▶ [Auftrag 1] Schreibe den Auszug über die sozial-ökologische Transformation vollständig und ohne jede Änderung ab.

▶ [Auszug]

☆ ☆ ☆ ☆ ☆ ☆ ☆

Die Menschheit ist in ein Zeitalter eingetreten, für das in den letzten Millionen Jahren keine Entsprechung zu finden ist. Aus der in den 1970er-Jahren noch weit­gehend theoretischen Debatte über die Grenzen des Wachstums ist harte Realität geworden. Damit stellen sich auch die sozialen Verteilungskonflikte, die vor allem den Kapitalismus prägen, in neuer Schärfe. Der Schutz der sozialen und natürlichen Mitwelt erfordert eine sozial-ökologische Gestaltung der Transforma­tion – nicht nur durch die Ökologisierung von Wis­senschaft, Technik und Wirtschaft, sondern auch durch weitreichende Änderungen im Wirtschafts- und Gesellschaftsmodell, mehr Gerechtigkeit und eine faire Umverteilung auch in der primären Vertei­lung, mehr Aufklärung, Vernunft und Verantwortung sowie durch mehr Demokratie und Beteiligungs­rechte.

☆ ☆ ☆ ☆ ☆ ☆ ☆

▶ [Zu bearbeitendes Material]
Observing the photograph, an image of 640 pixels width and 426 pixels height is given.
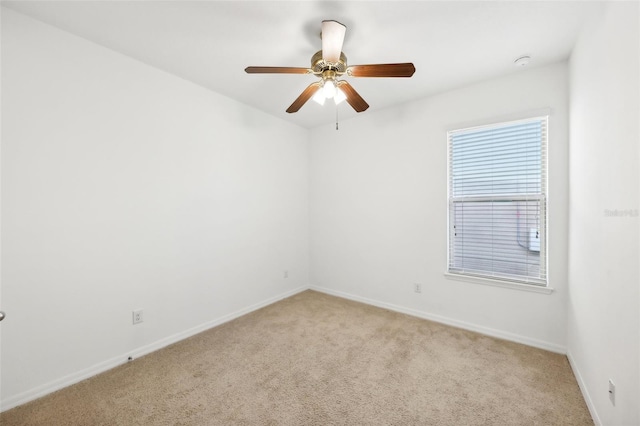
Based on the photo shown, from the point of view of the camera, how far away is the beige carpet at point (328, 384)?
163 centimetres

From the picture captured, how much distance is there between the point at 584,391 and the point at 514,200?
156cm

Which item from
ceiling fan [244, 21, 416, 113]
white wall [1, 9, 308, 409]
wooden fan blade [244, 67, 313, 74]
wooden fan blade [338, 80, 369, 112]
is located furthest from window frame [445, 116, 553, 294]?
white wall [1, 9, 308, 409]

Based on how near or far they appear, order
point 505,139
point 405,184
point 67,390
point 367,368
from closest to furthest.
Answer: point 67,390 < point 367,368 < point 505,139 < point 405,184

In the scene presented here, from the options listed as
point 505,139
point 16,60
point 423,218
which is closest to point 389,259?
point 423,218

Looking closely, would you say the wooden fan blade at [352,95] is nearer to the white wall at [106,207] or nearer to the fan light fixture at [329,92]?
the fan light fixture at [329,92]

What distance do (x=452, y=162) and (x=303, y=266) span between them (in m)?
2.54

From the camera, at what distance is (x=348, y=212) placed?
12.4 ft

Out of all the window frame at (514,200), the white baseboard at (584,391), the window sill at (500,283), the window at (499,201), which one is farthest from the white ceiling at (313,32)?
the white baseboard at (584,391)

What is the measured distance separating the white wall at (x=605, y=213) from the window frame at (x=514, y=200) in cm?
35

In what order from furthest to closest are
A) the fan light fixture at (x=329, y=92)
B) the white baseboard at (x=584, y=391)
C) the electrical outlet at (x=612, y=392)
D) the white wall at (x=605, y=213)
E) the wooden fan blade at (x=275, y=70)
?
1. the fan light fixture at (x=329, y=92)
2. the wooden fan blade at (x=275, y=70)
3. the white baseboard at (x=584, y=391)
4. the electrical outlet at (x=612, y=392)
5. the white wall at (x=605, y=213)

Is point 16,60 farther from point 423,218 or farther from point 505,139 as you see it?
point 505,139

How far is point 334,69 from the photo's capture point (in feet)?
6.31

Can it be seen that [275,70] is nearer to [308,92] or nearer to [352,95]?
[308,92]

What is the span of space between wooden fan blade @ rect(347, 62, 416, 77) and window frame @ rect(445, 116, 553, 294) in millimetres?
1452
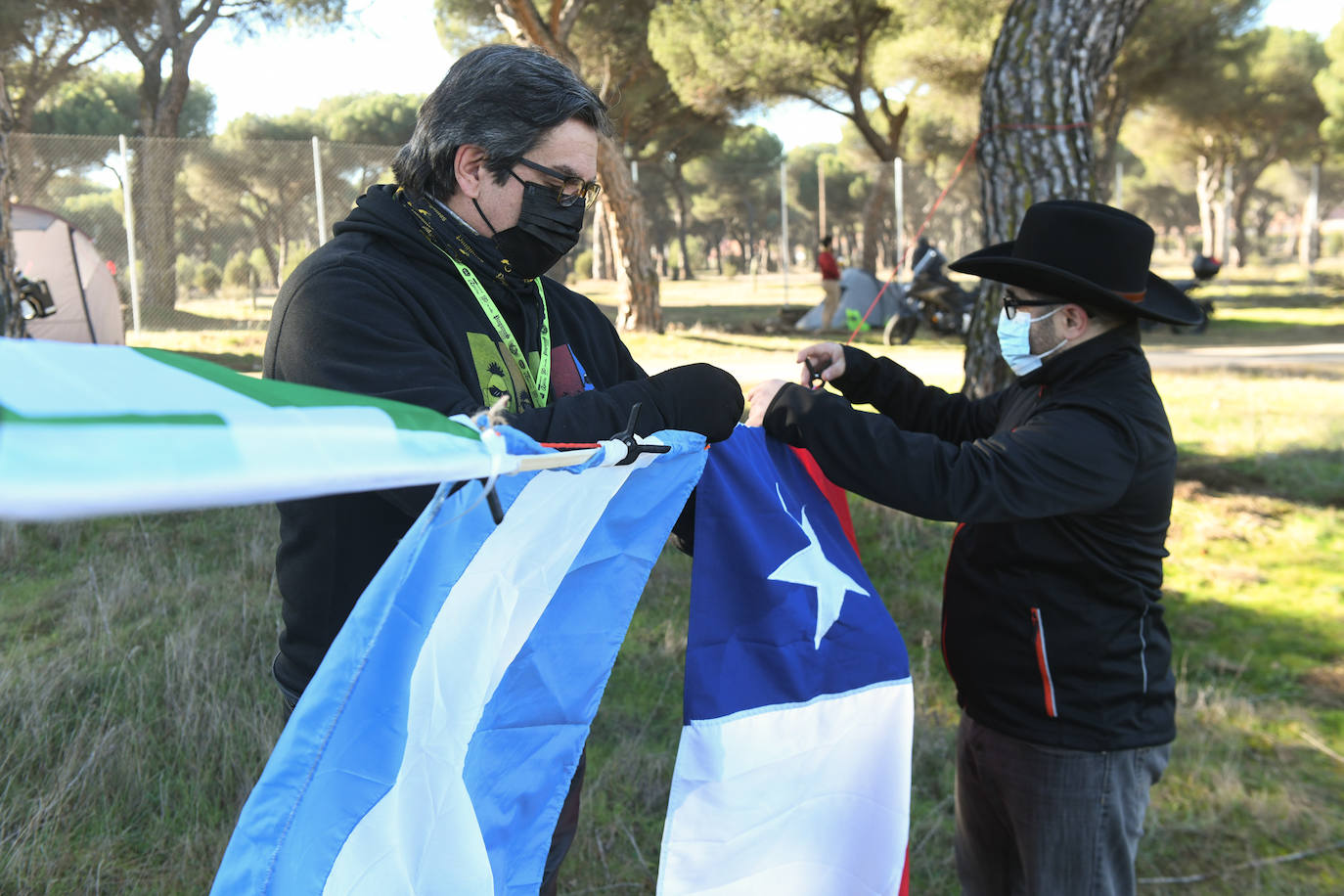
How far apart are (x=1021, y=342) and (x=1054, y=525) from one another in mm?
476

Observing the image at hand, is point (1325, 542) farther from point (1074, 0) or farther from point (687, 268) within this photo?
point (687, 268)

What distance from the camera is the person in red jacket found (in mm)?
17281

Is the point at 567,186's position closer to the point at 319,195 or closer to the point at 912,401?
the point at 912,401

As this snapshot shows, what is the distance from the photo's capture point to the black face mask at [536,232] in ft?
6.70

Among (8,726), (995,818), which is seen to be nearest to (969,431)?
→ (995,818)

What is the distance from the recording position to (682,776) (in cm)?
211

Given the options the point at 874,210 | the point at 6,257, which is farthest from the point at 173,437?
the point at 874,210

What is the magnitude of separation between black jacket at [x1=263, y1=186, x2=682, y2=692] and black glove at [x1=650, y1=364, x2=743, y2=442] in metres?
0.03

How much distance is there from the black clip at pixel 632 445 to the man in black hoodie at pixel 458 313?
0.03m

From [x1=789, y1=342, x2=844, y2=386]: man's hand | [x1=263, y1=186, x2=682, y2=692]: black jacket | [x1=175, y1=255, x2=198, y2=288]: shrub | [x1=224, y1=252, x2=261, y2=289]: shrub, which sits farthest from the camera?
[x1=175, y1=255, x2=198, y2=288]: shrub

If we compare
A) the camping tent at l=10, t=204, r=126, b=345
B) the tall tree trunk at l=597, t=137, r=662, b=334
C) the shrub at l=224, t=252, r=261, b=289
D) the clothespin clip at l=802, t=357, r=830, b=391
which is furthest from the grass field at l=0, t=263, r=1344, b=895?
the shrub at l=224, t=252, r=261, b=289

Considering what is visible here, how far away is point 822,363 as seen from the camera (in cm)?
284

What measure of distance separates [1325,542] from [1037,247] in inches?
197

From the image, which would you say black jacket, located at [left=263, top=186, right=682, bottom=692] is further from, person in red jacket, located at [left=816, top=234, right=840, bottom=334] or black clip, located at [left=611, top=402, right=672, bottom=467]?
person in red jacket, located at [left=816, top=234, right=840, bottom=334]
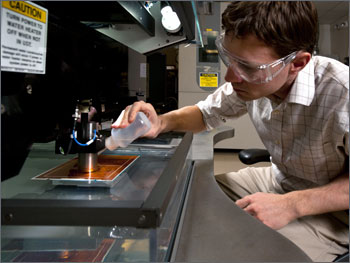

☆ ☆ ☆ ☆ ☆ ☆ ☆

▶ [Auftrag 2] Setze die Zeilen der Auflistung, beginnend bei der Zeile mit "Considering what is" und endend mit der letzten Zeile der Auflistung, in eine Markdown-Tabelle mit den Spalten „Nummer“ und „Zeile der Auflistung“. Nummeriere die Zeilen fortlaufend und lass Leerzeilen sowie Bilder weg.

▶ [Antwort 1]
Die Menschheit ist in ein Zeitalter eingetreten, für das in den letzten Millionen Jahren keine Entsprechung zu finden ist. Aus der in den 1970er-Jahren noch weit­gehend theoretischen Debatte über die Grenzen des Wachstums ist harte Realität geworden. Damit stellen sich auch die sozialen Verteilungskonflikte, die vor allem den Kapitalismus prägen, in neuer Schärfe. Der Schutz der sozialen und natürlichen Mitwelt erfordert eine sozial-ökologische Gestaltung der Transforma­tion – nicht nur durch die Ökologisierung von Wis­senschaft, Technik und Wirtschaft, sondern auch durch weitreichende Änderungen im Wirtschafts- und Gesellschaftsmodell, mehr Gerechtigkeit und eine faire Umverteilung auch in der primären Vertei­lung, mehr Aufklärung, Vernunft und Verantwortung sowie durch mehr Demokratie und Beteiligungs­rechte.

▶ [Antwort 2]
| Nummer | Zeile der Auflistung |
|---|---|
| 1 | Considering what is visible here, how far away is point 822,363 as seen from the camera (in cm)? |
| 2 | 284 |
| 3 | What measure of distance separates [1325,542] from [1037,247] in inches? |
| 4 | 197 |
| 5 | From the image, which would you say black jacket, located at [left=263, top=186, right=682, bottom=692] is further from, person in red jacket, located at [left=816, top=234, right=840, bottom=334] or black clip, located at [left=611, top=402, right=672, bottom=467]? |
| 6 | person in red jacket, located at [left=816, top=234, right=840, bottom=334] |